I think `RecordProcessor` is a good name.

-Matthias

On 6/21/19 5:09 PM, John Roesler wrote:
> After kicking the naming around a bit more, it seems like any package
> name change is a bit "weird" because it fragments the package and
> directory structure. If we can come up with a reasonable name for the
> interface after all, it seems like the better choice.
> 
> The real challenge is that the existing name "Processor" seems just
> about perfect. In picking a new name, we need to consider the ultimate
> state, after the deprecation period, when we entirely remove
> Processor.
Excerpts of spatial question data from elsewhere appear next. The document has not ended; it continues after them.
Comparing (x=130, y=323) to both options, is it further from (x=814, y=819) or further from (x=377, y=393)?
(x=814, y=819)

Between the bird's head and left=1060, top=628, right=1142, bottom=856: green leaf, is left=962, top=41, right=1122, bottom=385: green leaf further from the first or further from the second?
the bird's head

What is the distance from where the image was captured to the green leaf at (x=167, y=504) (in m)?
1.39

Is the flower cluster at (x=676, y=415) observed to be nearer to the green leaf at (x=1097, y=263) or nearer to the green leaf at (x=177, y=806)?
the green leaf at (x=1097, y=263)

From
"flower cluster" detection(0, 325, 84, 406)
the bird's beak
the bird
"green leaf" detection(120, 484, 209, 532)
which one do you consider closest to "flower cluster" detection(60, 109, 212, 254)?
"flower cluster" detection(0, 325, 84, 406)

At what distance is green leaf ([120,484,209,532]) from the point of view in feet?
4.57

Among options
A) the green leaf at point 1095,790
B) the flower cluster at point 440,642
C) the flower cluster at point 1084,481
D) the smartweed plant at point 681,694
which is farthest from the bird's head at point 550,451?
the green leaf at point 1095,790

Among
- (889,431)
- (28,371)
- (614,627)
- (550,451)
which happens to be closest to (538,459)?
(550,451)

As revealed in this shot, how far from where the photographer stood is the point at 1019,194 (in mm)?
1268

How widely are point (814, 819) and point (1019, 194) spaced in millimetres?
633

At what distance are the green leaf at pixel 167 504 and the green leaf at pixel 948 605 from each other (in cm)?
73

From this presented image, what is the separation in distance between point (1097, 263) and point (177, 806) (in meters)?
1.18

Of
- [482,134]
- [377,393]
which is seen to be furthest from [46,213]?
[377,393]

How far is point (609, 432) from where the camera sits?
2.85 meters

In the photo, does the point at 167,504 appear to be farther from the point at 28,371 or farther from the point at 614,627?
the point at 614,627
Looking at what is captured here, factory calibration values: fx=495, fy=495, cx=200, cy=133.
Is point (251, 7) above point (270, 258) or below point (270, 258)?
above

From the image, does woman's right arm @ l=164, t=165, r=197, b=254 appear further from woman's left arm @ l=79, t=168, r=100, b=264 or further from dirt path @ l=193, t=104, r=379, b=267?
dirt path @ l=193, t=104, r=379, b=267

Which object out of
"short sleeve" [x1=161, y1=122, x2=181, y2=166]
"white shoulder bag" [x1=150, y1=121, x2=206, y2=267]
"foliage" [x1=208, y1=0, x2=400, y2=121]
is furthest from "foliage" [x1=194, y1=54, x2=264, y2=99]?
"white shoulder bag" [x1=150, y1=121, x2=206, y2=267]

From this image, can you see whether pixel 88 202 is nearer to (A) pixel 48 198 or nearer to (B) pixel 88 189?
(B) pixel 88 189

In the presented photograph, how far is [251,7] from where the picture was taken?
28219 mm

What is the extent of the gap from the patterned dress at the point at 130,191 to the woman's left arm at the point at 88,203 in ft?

In this context, TypedProcessor seems a little odd to me,
> because it seems to imply that there should also be an "untyped
> processor".
> 
> After kicking around a few other ideas, what does everyone think about
> "RecordProcessor"? I _think_ maybe it stands on its own just fine,
> because it's a thing that processes... records?
> 
> If others agree with this, I can change the proposal to RecordProcessor.
> 
> Thanks,
> -John
> 
> On Fri, Jun 21, 2019 at 6:42 PM John Roesler <j...@confluent.io> wrote:
>>
>> Hi all,
>>
>> I've updated the KIP with the feedback so far.
>>
>> The naming question is still the biggest (only?) outstanding issue. It
>> would be good to hear some more thoughts on it.
>>
>> As we stand now, there's one vote for changing the package name to
>> something like 'typedprocessor', one for changing the interface to
>> TypedProcessor (as in the PoC), and one for just changing the
>> Processor interface in-place, breaking source compatibility.
>>
>> How can we resolve this decision?
>>
>> Thanks,
>> -John
>>
>> On Thu, Jun 20, 2019 at 5:44 PM John Roesler <j...@confluent.io> wrote:
>>>
>>> Thanks for the feedback, Guozhang and Matthias,
>>>
>>> Regarding motivation: I'll update the wiki. Briefly:
>>> * Any processor can benefit. Imagine a pure user of the ProcessorAPI
>>> who has very complex processing logic. I have seen several processor
>>> implementation that are hundreds of lines long and call
>>> `context.forward` in many different locations and branches. In such an
>>> implementation, it would be very easy to have a bug in a rarely used
>>> branch that forwards the wrong kind of value. This would structurally
>>> prevent that from happening.
>>> * Also, anyone who heavily uses the ProcessorAPI would likely have
>>> developed helper methods to wire together processors, just as we have
>>> in the DSL implementation. This change would enable them to ensure at
>>> compile time that they are actually wiring together compatible types.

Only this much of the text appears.